A flaw in chipmaker Qualcomm’s mobile processor, used in 60 percent of Android mobiles, allows attackers to crack full disk encryption on the device. Only 10 percent of Android devices running Qualcomm processors are not vulnerable to this type of attack.
Researchers at Duo Labs said the vulnerability is tied to Android’s problem-plagued mediaserver component coupled with a security hole in Qualcomm’s Secure Execution Environment (QSEE). Together, these vulnerabilities could allow someone with physical access to the phone to bypass the full disk encryption (FDE).
The vulnerability, discovered by Gal Beniamini last week, builds off of earlier research by Beniamini and Duo Labs published in May. That’s when both highlighted a previously unpatched vulnerability (CVE-2016-2431) in Google’s mediaserver component. Google has since patched that vulnerability, but a large percentage of Android phones have yet to receive that update.

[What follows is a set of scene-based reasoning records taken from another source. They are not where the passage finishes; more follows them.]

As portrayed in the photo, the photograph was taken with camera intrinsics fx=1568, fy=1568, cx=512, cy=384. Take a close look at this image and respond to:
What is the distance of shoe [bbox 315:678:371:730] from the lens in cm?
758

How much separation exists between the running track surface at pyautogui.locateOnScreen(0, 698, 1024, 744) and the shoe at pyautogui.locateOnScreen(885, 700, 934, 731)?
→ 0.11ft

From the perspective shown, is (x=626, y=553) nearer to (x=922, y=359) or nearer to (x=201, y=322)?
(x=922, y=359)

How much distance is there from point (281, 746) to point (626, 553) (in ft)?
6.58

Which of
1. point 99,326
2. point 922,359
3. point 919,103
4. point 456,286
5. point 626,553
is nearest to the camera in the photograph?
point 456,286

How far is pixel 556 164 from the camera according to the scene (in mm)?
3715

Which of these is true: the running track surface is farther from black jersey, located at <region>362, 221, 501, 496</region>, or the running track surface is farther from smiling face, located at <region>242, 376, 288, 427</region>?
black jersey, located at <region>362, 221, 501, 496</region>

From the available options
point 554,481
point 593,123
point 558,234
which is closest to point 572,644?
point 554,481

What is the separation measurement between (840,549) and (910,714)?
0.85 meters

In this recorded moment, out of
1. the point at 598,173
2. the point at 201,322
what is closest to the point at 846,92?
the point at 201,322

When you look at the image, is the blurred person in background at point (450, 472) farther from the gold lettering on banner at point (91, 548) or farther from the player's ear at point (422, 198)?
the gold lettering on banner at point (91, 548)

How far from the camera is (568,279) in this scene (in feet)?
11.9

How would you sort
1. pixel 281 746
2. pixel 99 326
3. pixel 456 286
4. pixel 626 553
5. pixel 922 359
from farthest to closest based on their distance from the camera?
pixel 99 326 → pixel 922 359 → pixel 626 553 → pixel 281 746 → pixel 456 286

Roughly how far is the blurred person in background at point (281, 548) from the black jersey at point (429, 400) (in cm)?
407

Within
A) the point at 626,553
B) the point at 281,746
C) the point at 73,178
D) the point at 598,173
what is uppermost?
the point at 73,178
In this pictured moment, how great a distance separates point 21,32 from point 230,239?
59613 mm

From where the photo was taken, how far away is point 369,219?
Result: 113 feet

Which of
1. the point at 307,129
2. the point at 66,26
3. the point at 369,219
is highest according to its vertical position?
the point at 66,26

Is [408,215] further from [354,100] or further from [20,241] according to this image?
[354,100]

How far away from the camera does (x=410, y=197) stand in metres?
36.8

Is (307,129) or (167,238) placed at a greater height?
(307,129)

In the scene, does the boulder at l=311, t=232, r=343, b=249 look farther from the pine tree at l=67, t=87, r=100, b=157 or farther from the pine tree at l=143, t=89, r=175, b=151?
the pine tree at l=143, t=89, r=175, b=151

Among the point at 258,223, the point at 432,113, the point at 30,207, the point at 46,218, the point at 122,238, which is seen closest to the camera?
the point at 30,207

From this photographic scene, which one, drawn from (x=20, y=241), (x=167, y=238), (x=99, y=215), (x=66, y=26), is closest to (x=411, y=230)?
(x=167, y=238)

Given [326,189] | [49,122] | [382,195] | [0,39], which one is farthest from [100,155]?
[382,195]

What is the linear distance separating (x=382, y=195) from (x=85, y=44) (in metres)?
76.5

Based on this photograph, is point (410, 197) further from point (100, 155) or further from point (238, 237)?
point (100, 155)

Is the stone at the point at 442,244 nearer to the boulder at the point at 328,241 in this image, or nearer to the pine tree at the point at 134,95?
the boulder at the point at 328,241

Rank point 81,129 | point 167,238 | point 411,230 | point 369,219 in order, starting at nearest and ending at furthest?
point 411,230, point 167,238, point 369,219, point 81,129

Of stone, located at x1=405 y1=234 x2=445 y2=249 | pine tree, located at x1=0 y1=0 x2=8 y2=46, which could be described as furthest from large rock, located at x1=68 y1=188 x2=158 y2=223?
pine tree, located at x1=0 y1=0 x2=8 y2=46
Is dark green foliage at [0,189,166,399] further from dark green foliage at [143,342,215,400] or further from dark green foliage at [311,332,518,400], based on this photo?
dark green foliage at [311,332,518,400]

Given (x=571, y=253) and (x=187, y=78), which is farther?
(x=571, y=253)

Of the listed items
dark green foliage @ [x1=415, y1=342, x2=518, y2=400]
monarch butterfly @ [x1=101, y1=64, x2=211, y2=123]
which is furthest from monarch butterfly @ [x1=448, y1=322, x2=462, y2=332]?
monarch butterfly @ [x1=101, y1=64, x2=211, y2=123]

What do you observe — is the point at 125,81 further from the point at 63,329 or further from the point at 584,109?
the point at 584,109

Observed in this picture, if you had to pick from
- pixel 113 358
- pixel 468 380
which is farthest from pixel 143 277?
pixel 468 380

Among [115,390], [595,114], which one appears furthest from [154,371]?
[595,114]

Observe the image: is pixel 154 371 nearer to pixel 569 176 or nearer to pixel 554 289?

Duo Labs estimates 57 percent of Android phones are still vulnerable to related mediaserver attacks. “Compared to 60 percent of Android phones that were vulnerable to the Android attack in January, the security posture of our dataset has improved slightly, with 57 percent of Android phones vulnerable to the latest attack,” according to a Duo Labs blog post.
The vulnerability, which requires the pre-existing unpatched mediaserver vulnerabilities to be present, essentially allows attackers to perform brute force password attacks against FDE. Android phones, similar to iPhones, limit the frequency and number of times a user can attempt to input a password into a device to unlock it.
Just as Apple did, Google introduced delays between Android device decryption attempts and an option to wipe the user’s information after a few subsequent failed password/decryption attempts. Within the Android OS, the device’s encryption keys are generated by the Hardware-Backed Keystroke component also called KeyMaster. The KeyMaster is a function of the device that runs in the secure portion of the OS.
“But how secure is the KeyMaster module? The implementation of the KeyMaster module is provided by the SoC OEMs and, as such, is completely undocumented (essentially a black-box). We could try and rely on the official Android documentation, which states that the KeyMaster module: ‘…offers an opportunity for Android devices to provide hardware-backed, strong security services…’. But surely that’s not enough,” Beniamini wrote in a technical write-up on his find.
That KeyMaster module is dependent on Qualcomm’s Trusted Execution Environment called QSEE (Qualcomm Secure Execution Environment). And it’s Qualcomm’s chips that allow attackers to reverse engineer the code used in the QSEE and KeyMaster portion of the OS on unpatched Android devices. In this example, attackers can run password attacks against the TrustZone software portion of the Android OS without worrying about the primary (non-secure) portions of the Android hardware from initiating a data-wipe based on too many failed attempts to guess a password.
“Android FDE is only as strong as the TrustZone kernel or KeyMaster. Finding a TrustZone kernel vulnerability or a vulnerability in the KeyMaster trustlet, directly leads to the disclosure of the KeyMaster keys, thus enabling off-device attacks on Android FDE,” Beniamini wrote.
Under these conditions, Beniamini wrote, OEMs can comply with law enforcement to break Full Disk Encryption. “Since the key is available to TrustZone, OEMs could simply create and sign a TrustZone image which extracts the KeyMaster keys and flash it to the target device. This would allow law enforcement to easily brute-force the FDE password off the device using the leaked keys,” he wrote.